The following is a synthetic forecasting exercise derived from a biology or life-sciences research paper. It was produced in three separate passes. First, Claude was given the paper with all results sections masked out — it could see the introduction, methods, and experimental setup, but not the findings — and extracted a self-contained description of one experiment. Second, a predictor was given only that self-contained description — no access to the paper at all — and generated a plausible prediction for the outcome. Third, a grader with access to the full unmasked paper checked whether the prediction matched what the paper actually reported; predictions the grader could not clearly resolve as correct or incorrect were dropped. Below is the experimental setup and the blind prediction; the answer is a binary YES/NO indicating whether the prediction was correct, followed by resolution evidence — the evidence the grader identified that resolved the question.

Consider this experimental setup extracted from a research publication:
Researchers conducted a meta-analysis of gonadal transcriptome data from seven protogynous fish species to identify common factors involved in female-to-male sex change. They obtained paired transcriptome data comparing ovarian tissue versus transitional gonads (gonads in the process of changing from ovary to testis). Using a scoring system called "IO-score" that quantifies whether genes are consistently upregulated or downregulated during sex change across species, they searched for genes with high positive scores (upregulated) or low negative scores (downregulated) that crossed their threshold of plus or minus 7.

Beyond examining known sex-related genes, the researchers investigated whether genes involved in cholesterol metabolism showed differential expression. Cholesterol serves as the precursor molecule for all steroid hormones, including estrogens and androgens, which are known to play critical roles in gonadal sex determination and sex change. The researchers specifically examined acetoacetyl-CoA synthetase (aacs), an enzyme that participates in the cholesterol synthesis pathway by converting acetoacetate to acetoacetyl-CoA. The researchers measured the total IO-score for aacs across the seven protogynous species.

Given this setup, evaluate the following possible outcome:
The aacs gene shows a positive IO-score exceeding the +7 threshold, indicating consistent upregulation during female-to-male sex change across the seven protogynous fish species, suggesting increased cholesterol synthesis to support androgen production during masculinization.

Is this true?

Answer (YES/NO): NO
=====
--- TASK INSTRUCTIONS ---
Take the listing from its first line to the line containing "Consider this experimental". Reproduce those lines exactly and nothing else.

--- ANSWER TO THE PROBLEM ---
The following is a synthetic forecasting exercise derived from a biology or life-sciences research paper. It was produced in three separate passes. First, Claude was given the paper with all results sections masked out — it could see the introduction, methods, and experimental setup, but not the findings — and extracted a self-contained description of one experiment. Second, a predictor was given only that self-contained description — no access to the paper at all — and generated a plausible prediction for the outcome. Third, a grader with access to the full unmasked paper checked whether the prediction matched what the paper actually reported; predictions the grader could not clearly resolve as correct or incorrect were dropped. Below is the experimental setup and the blind prediction; the answer is a binary YES/NO indicating whether the prediction was correct, followed by resolution evidence — the evidence the grader identified that resolved the question.

Consider this experimental setup extracted from a research publication:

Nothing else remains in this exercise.